Provided text:
= Security information management =

Security information management (SIM) is an information security industry term for the collection of data such as log files into a central repository for trend analysis.

==Overview==
SIM products generally are software agents running on the computer systems that are monitored. The recorded log information is then sent to a centralized server that acts as a "security console". The console typically displays reports, charts, and graphs of that information, often in real time. Some software agents can incorporate local filters to reduce and manipulate the data that they send to the server, although typically from a forensic point of view you would collect all audit and accounting logs to ensure you can recreate a security incident.

The security console is monitored by an administrator who reviews the consolidated information and takes action in response to any alerts issued.

The data that is sent to the server to be correlated and analyzed are normalized by the software agents into a common form, usually XML. Those data are then aggregated in order to reduce their overall size.

To do:
Answer from the text on security information management:
1. To what is the recorded log information sent?
2. Who monitors the security console?
3. Into what common form do the software agents usually normalize the data?
The material placed after this text has no role in this exercise.

Items:
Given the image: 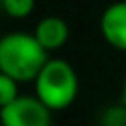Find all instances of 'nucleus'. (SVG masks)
<instances>
[{
  "mask_svg": "<svg viewBox=\"0 0 126 126\" xmlns=\"http://www.w3.org/2000/svg\"><path fill=\"white\" fill-rule=\"evenodd\" d=\"M120 102L126 106V77H124V83H122V96H120Z\"/></svg>",
  "mask_w": 126,
  "mask_h": 126,
  "instance_id": "obj_9",
  "label": "nucleus"
},
{
  "mask_svg": "<svg viewBox=\"0 0 126 126\" xmlns=\"http://www.w3.org/2000/svg\"><path fill=\"white\" fill-rule=\"evenodd\" d=\"M100 126H126V106L120 102L104 108L100 114Z\"/></svg>",
  "mask_w": 126,
  "mask_h": 126,
  "instance_id": "obj_8",
  "label": "nucleus"
},
{
  "mask_svg": "<svg viewBox=\"0 0 126 126\" xmlns=\"http://www.w3.org/2000/svg\"><path fill=\"white\" fill-rule=\"evenodd\" d=\"M0 126H51V110L35 94H20L0 110Z\"/></svg>",
  "mask_w": 126,
  "mask_h": 126,
  "instance_id": "obj_3",
  "label": "nucleus"
},
{
  "mask_svg": "<svg viewBox=\"0 0 126 126\" xmlns=\"http://www.w3.org/2000/svg\"><path fill=\"white\" fill-rule=\"evenodd\" d=\"M33 37L39 41V45L49 53L55 49H61L69 39V26L59 16H45L37 22L33 30Z\"/></svg>",
  "mask_w": 126,
  "mask_h": 126,
  "instance_id": "obj_5",
  "label": "nucleus"
},
{
  "mask_svg": "<svg viewBox=\"0 0 126 126\" xmlns=\"http://www.w3.org/2000/svg\"><path fill=\"white\" fill-rule=\"evenodd\" d=\"M47 61L49 55L33 33L10 32L0 37V73H6L18 83L35 81Z\"/></svg>",
  "mask_w": 126,
  "mask_h": 126,
  "instance_id": "obj_1",
  "label": "nucleus"
},
{
  "mask_svg": "<svg viewBox=\"0 0 126 126\" xmlns=\"http://www.w3.org/2000/svg\"><path fill=\"white\" fill-rule=\"evenodd\" d=\"M100 33L108 45L126 51V0L112 2L100 16Z\"/></svg>",
  "mask_w": 126,
  "mask_h": 126,
  "instance_id": "obj_4",
  "label": "nucleus"
},
{
  "mask_svg": "<svg viewBox=\"0 0 126 126\" xmlns=\"http://www.w3.org/2000/svg\"><path fill=\"white\" fill-rule=\"evenodd\" d=\"M35 96L51 110L69 108L79 94V77L65 59H49L33 81Z\"/></svg>",
  "mask_w": 126,
  "mask_h": 126,
  "instance_id": "obj_2",
  "label": "nucleus"
},
{
  "mask_svg": "<svg viewBox=\"0 0 126 126\" xmlns=\"http://www.w3.org/2000/svg\"><path fill=\"white\" fill-rule=\"evenodd\" d=\"M18 81L8 77L6 73H0V110L4 106H8L10 102H14L18 96H20V91H18Z\"/></svg>",
  "mask_w": 126,
  "mask_h": 126,
  "instance_id": "obj_7",
  "label": "nucleus"
},
{
  "mask_svg": "<svg viewBox=\"0 0 126 126\" xmlns=\"http://www.w3.org/2000/svg\"><path fill=\"white\" fill-rule=\"evenodd\" d=\"M2 4V10L10 16V18H26L33 12V6H35V0H0Z\"/></svg>",
  "mask_w": 126,
  "mask_h": 126,
  "instance_id": "obj_6",
  "label": "nucleus"
}]
</instances>
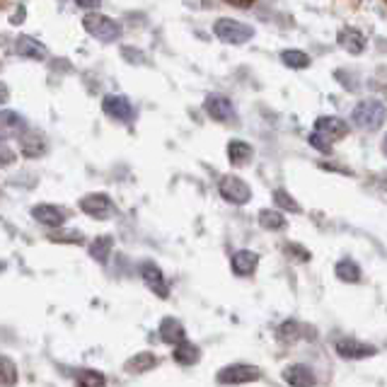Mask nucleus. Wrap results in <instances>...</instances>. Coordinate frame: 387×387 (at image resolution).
<instances>
[{
  "label": "nucleus",
  "instance_id": "obj_11",
  "mask_svg": "<svg viewBox=\"0 0 387 387\" xmlns=\"http://www.w3.org/2000/svg\"><path fill=\"white\" fill-rule=\"evenodd\" d=\"M336 44H339L346 53H351V56H361L368 46V39L356 27H344V29H339V34H336Z\"/></svg>",
  "mask_w": 387,
  "mask_h": 387
},
{
  "label": "nucleus",
  "instance_id": "obj_29",
  "mask_svg": "<svg viewBox=\"0 0 387 387\" xmlns=\"http://www.w3.org/2000/svg\"><path fill=\"white\" fill-rule=\"evenodd\" d=\"M308 140H310V145H313V148L317 150V152H322V155H332V152H334V143H332L327 136L317 133V131H313Z\"/></svg>",
  "mask_w": 387,
  "mask_h": 387
},
{
  "label": "nucleus",
  "instance_id": "obj_19",
  "mask_svg": "<svg viewBox=\"0 0 387 387\" xmlns=\"http://www.w3.org/2000/svg\"><path fill=\"white\" fill-rule=\"evenodd\" d=\"M15 51L25 58H32V61H44V58H46V48H44V44L32 39V37H25V34L18 37V41H15Z\"/></svg>",
  "mask_w": 387,
  "mask_h": 387
},
{
  "label": "nucleus",
  "instance_id": "obj_40",
  "mask_svg": "<svg viewBox=\"0 0 387 387\" xmlns=\"http://www.w3.org/2000/svg\"><path fill=\"white\" fill-rule=\"evenodd\" d=\"M0 70H3V61H0Z\"/></svg>",
  "mask_w": 387,
  "mask_h": 387
},
{
  "label": "nucleus",
  "instance_id": "obj_2",
  "mask_svg": "<svg viewBox=\"0 0 387 387\" xmlns=\"http://www.w3.org/2000/svg\"><path fill=\"white\" fill-rule=\"evenodd\" d=\"M214 34L225 44L242 46V44L254 39V27L247 25V22L232 20V18H221V20H216V25H214Z\"/></svg>",
  "mask_w": 387,
  "mask_h": 387
},
{
  "label": "nucleus",
  "instance_id": "obj_23",
  "mask_svg": "<svg viewBox=\"0 0 387 387\" xmlns=\"http://www.w3.org/2000/svg\"><path fill=\"white\" fill-rule=\"evenodd\" d=\"M174 361L179 363V366H194V363H199L201 358V351L199 346L192 344V341H179V344H174V351H172Z\"/></svg>",
  "mask_w": 387,
  "mask_h": 387
},
{
  "label": "nucleus",
  "instance_id": "obj_1",
  "mask_svg": "<svg viewBox=\"0 0 387 387\" xmlns=\"http://www.w3.org/2000/svg\"><path fill=\"white\" fill-rule=\"evenodd\" d=\"M351 126H356L358 131H366V133H373V131H380L383 124L387 122V107L380 100H361L358 105H353L351 109Z\"/></svg>",
  "mask_w": 387,
  "mask_h": 387
},
{
  "label": "nucleus",
  "instance_id": "obj_37",
  "mask_svg": "<svg viewBox=\"0 0 387 387\" xmlns=\"http://www.w3.org/2000/svg\"><path fill=\"white\" fill-rule=\"evenodd\" d=\"M8 100V87H5V83H0V102Z\"/></svg>",
  "mask_w": 387,
  "mask_h": 387
},
{
  "label": "nucleus",
  "instance_id": "obj_20",
  "mask_svg": "<svg viewBox=\"0 0 387 387\" xmlns=\"http://www.w3.org/2000/svg\"><path fill=\"white\" fill-rule=\"evenodd\" d=\"M160 339L165 341V344H179V341L187 339V332H184V324L179 322V320L174 317H165L160 322Z\"/></svg>",
  "mask_w": 387,
  "mask_h": 387
},
{
  "label": "nucleus",
  "instance_id": "obj_25",
  "mask_svg": "<svg viewBox=\"0 0 387 387\" xmlns=\"http://www.w3.org/2000/svg\"><path fill=\"white\" fill-rule=\"evenodd\" d=\"M259 225L264 228V230H283V228L288 225L286 223V214L279 209H264L259 211Z\"/></svg>",
  "mask_w": 387,
  "mask_h": 387
},
{
  "label": "nucleus",
  "instance_id": "obj_4",
  "mask_svg": "<svg viewBox=\"0 0 387 387\" xmlns=\"http://www.w3.org/2000/svg\"><path fill=\"white\" fill-rule=\"evenodd\" d=\"M218 194L232 206H244L252 201V187L235 174H225V177L218 179Z\"/></svg>",
  "mask_w": 387,
  "mask_h": 387
},
{
  "label": "nucleus",
  "instance_id": "obj_15",
  "mask_svg": "<svg viewBox=\"0 0 387 387\" xmlns=\"http://www.w3.org/2000/svg\"><path fill=\"white\" fill-rule=\"evenodd\" d=\"M32 216H34L37 223L48 225V228H61L65 223V211L58 209V206H51V204L34 206V209H32Z\"/></svg>",
  "mask_w": 387,
  "mask_h": 387
},
{
  "label": "nucleus",
  "instance_id": "obj_14",
  "mask_svg": "<svg viewBox=\"0 0 387 387\" xmlns=\"http://www.w3.org/2000/svg\"><path fill=\"white\" fill-rule=\"evenodd\" d=\"M80 211L92 218H107L112 211V201L107 194H87L80 199Z\"/></svg>",
  "mask_w": 387,
  "mask_h": 387
},
{
  "label": "nucleus",
  "instance_id": "obj_26",
  "mask_svg": "<svg viewBox=\"0 0 387 387\" xmlns=\"http://www.w3.org/2000/svg\"><path fill=\"white\" fill-rule=\"evenodd\" d=\"M274 204H276V209L283 211V214H301L303 211V206L293 199L291 192H286V189H281V187L274 189Z\"/></svg>",
  "mask_w": 387,
  "mask_h": 387
},
{
  "label": "nucleus",
  "instance_id": "obj_34",
  "mask_svg": "<svg viewBox=\"0 0 387 387\" xmlns=\"http://www.w3.org/2000/svg\"><path fill=\"white\" fill-rule=\"evenodd\" d=\"M225 3L235 5V8H252V5H254V0H225Z\"/></svg>",
  "mask_w": 387,
  "mask_h": 387
},
{
  "label": "nucleus",
  "instance_id": "obj_3",
  "mask_svg": "<svg viewBox=\"0 0 387 387\" xmlns=\"http://www.w3.org/2000/svg\"><path fill=\"white\" fill-rule=\"evenodd\" d=\"M83 27L87 34H92L100 41H117L119 37H122V25H119L117 20L107 18V15H97V13L85 15Z\"/></svg>",
  "mask_w": 387,
  "mask_h": 387
},
{
  "label": "nucleus",
  "instance_id": "obj_9",
  "mask_svg": "<svg viewBox=\"0 0 387 387\" xmlns=\"http://www.w3.org/2000/svg\"><path fill=\"white\" fill-rule=\"evenodd\" d=\"M283 383L291 387H315L317 385V375L308 363H291V366L283 368L281 373Z\"/></svg>",
  "mask_w": 387,
  "mask_h": 387
},
{
  "label": "nucleus",
  "instance_id": "obj_5",
  "mask_svg": "<svg viewBox=\"0 0 387 387\" xmlns=\"http://www.w3.org/2000/svg\"><path fill=\"white\" fill-rule=\"evenodd\" d=\"M261 378V370L252 363H230V366L221 368L216 375V383L221 385H244V383H254Z\"/></svg>",
  "mask_w": 387,
  "mask_h": 387
},
{
  "label": "nucleus",
  "instance_id": "obj_32",
  "mask_svg": "<svg viewBox=\"0 0 387 387\" xmlns=\"http://www.w3.org/2000/svg\"><path fill=\"white\" fill-rule=\"evenodd\" d=\"M15 160H18V157H15V152L10 150L8 145L3 143V140H0V167H10Z\"/></svg>",
  "mask_w": 387,
  "mask_h": 387
},
{
  "label": "nucleus",
  "instance_id": "obj_8",
  "mask_svg": "<svg viewBox=\"0 0 387 387\" xmlns=\"http://www.w3.org/2000/svg\"><path fill=\"white\" fill-rule=\"evenodd\" d=\"M317 133L327 136V138L332 140V143H336V140L346 138L348 131H351V124L346 122V119L341 117H332V114H322V117L315 119V129Z\"/></svg>",
  "mask_w": 387,
  "mask_h": 387
},
{
  "label": "nucleus",
  "instance_id": "obj_36",
  "mask_svg": "<svg viewBox=\"0 0 387 387\" xmlns=\"http://www.w3.org/2000/svg\"><path fill=\"white\" fill-rule=\"evenodd\" d=\"M22 15H25V8H18V13H15V15H13V25H20Z\"/></svg>",
  "mask_w": 387,
  "mask_h": 387
},
{
  "label": "nucleus",
  "instance_id": "obj_28",
  "mask_svg": "<svg viewBox=\"0 0 387 387\" xmlns=\"http://www.w3.org/2000/svg\"><path fill=\"white\" fill-rule=\"evenodd\" d=\"M18 383V368L10 358L0 356V385H15Z\"/></svg>",
  "mask_w": 387,
  "mask_h": 387
},
{
  "label": "nucleus",
  "instance_id": "obj_18",
  "mask_svg": "<svg viewBox=\"0 0 387 387\" xmlns=\"http://www.w3.org/2000/svg\"><path fill=\"white\" fill-rule=\"evenodd\" d=\"M25 131L27 124L18 112H0V140L15 138V136L25 133Z\"/></svg>",
  "mask_w": 387,
  "mask_h": 387
},
{
  "label": "nucleus",
  "instance_id": "obj_21",
  "mask_svg": "<svg viewBox=\"0 0 387 387\" xmlns=\"http://www.w3.org/2000/svg\"><path fill=\"white\" fill-rule=\"evenodd\" d=\"M334 274H336V279L344 281V283H361V281H363V271H361V266H358L353 259H348V257H344V259L336 261Z\"/></svg>",
  "mask_w": 387,
  "mask_h": 387
},
{
  "label": "nucleus",
  "instance_id": "obj_17",
  "mask_svg": "<svg viewBox=\"0 0 387 387\" xmlns=\"http://www.w3.org/2000/svg\"><path fill=\"white\" fill-rule=\"evenodd\" d=\"M20 148L25 157H41L46 152V136L39 131H25L20 136Z\"/></svg>",
  "mask_w": 387,
  "mask_h": 387
},
{
  "label": "nucleus",
  "instance_id": "obj_31",
  "mask_svg": "<svg viewBox=\"0 0 387 387\" xmlns=\"http://www.w3.org/2000/svg\"><path fill=\"white\" fill-rule=\"evenodd\" d=\"M78 385H90V387H100L105 385V375L95 373V370H83V373H75Z\"/></svg>",
  "mask_w": 387,
  "mask_h": 387
},
{
  "label": "nucleus",
  "instance_id": "obj_7",
  "mask_svg": "<svg viewBox=\"0 0 387 387\" xmlns=\"http://www.w3.org/2000/svg\"><path fill=\"white\" fill-rule=\"evenodd\" d=\"M204 109L214 122H221V124L235 122V105H232V100L225 95H218V92L209 95L204 102Z\"/></svg>",
  "mask_w": 387,
  "mask_h": 387
},
{
  "label": "nucleus",
  "instance_id": "obj_30",
  "mask_svg": "<svg viewBox=\"0 0 387 387\" xmlns=\"http://www.w3.org/2000/svg\"><path fill=\"white\" fill-rule=\"evenodd\" d=\"M51 242H70V244H83L85 242V235L78 230H56L48 235Z\"/></svg>",
  "mask_w": 387,
  "mask_h": 387
},
{
  "label": "nucleus",
  "instance_id": "obj_24",
  "mask_svg": "<svg viewBox=\"0 0 387 387\" xmlns=\"http://www.w3.org/2000/svg\"><path fill=\"white\" fill-rule=\"evenodd\" d=\"M281 63L286 65V68H291V70H305V68H310L313 58H310V53L301 51V48H283Z\"/></svg>",
  "mask_w": 387,
  "mask_h": 387
},
{
  "label": "nucleus",
  "instance_id": "obj_39",
  "mask_svg": "<svg viewBox=\"0 0 387 387\" xmlns=\"http://www.w3.org/2000/svg\"><path fill=\"white\" fill-rule=\"evenodd\" d=\"M5 3H8V0H0V8H5Z\"/></svg>",
  "mask_w": 387,
  "mask_h": 387
},
{
  "label": "nucleus",
  "instance_id": "obj_6",
  "mask_svg": "<svg viewBox=\"0 0 387 387\" xmlns=\"http://www.w3.org/2000/svg\"><path fill=\"white\" fill-rule=\"evenodd\" d=\"M334 351L344 361H366V358H373L378 353V346L358 341L353 336H341V339L334 341Z\"/></svg>",
  "mask_w": 387,
  "mask_h": 387
},
{
  "label": "nucleus",
  "instance_id": "obj_13",
  "mask_svg": "<svg viewBox=\"0 0 387 387\" xmlns=\"http://www.w3.org/2000/svg\"><path fill=\"white\" fill-rule=\"evenodd\" d=\"M230 266L235 276H252L259 266V254L254 249H237L230 259Z\"/></svg>",
  "mask_w": 387,
  "mask_h": 387
},
{
  "label": "nucleus",
  "instance_id": "obj_27",
  "mask_svg": "<svg viewBox=\"0 0 387 387\" xmlns=\"http://www.w3.org/2000/svg\"><path fill=\"white\" fill-rule=\"evenodd\" d=\"M112 247H114V240L109 237V235H105V237H97L95 242L90 244V254H92V259L95 261H105L109 259V254H112Z\"/></svg>",
  "mask_w": 387,
  "mask_h": 387
},
{
  "label": "nucleus",
  "instance_id": "obj_12",
  "mask_svg": "<svg viewBox=\"0 0 387 387\" xmlns=\"http://www.w3.org/2000/svg\"><path fill=\"white\" fill-rule=\"evenodd\" d=\"M102 109H105L107 117L117 119V122H131V119H133V107H131V102L122 95H107L105 100H102Z\"/></svg>",
  "mask_w": 387,
  "mask_h": 387
},
{
  "label": "nucleus",
  "instance_id": "obj_33",
  "mask_svg": "<svg viewBox=\"0 0 387 387\" xmlns=\"http://www.w3.org/2000/svg\"><path fill=\"white\" fill-rule=\"evenodd\" d=\"M288 252H296V259L298 261H310V252L305 247H301V244H288Z\"/></svg>",
  "mask_w": 387,
  "mask_h": 387
},
{
  "label": "nucleus",
  "instance_id": "obj_35",
  "mask_svg": "<svg viewBox=\"0 0 387 387\" xmlns=\"http://www.w3.org/2000/svg\"><path fill=\"white\" fill-rule=\"evenodd\" d=\"M75 3H78L80 8H95V5H100L102 0H75Z\"/></svg>",
  "mask_w": 387,
  "mask_h": 387
},
{
  "label": "nucleus",
  "instance_id": "obj_22",
  "mask_svg": "<svg viewBox=\"0 0 387 387\" xmlns=\"http://www.w3.org/2000/svg\"><path fill=\"white\" fill-rule=\"evenodd\" d=\"M155 366H157L155 353L140 351V353H136V356H131L124 368H126V373H131V375H140V373H148V370H152Z\"/></svg>",
  "mask_w": 387,
  "mask_h": 387
},
{
  "label": "nucleus",
  "instance_id": "obj_16",
  "mask_svg": "<svg viewBox=\"0 0 387 387\" xmlns=\"http://www.w3.org/2000/svg\"><path fill=\"white\" fill-rule=\"evenodd\" d=\"M228 160H230L232 167H247L249 162L254 160V148L247 143V140H230L228 143Z\"/></svg>",
  "mask_w": 387,
  "mask_h": 387
},
{
  "label": "nucleus",
  "instance_id": "obj_10",
  "mask_svg": "<svg viewBox=\"0 0 387 387\" xmlns=\"http://www.w3.org/2000/svg\"><path fill=\"white\" fill-rule=\"evenodd\" d=\"M138 271H140V279H143V283L150 288L152 293H155L157 298H167V296H170V286H167V281H165V276H162L160 266L152 264V261H143Z\"/></svg>",
  "mask_w": 387,
  "mask_h": 387
},
{
  "label": "nucleus",
  "instance_id": "obj_38",
  "mask_svg": "<svg viewBox=\"0 0 387 387\" xmlns=\"http://www.w3.org/2000/svg\"><path fill=\"white\" fill-rule=\"evenodd\" d=\"M380 148H383V155L387 157V133L383 136V145H380Z\"/></svg>",
  "mask_w": 387,
  "mask_h": 387
}]
</instances>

Task result:
1. A centralized server that acts as a "security console."
2. An administrator.
3. XML.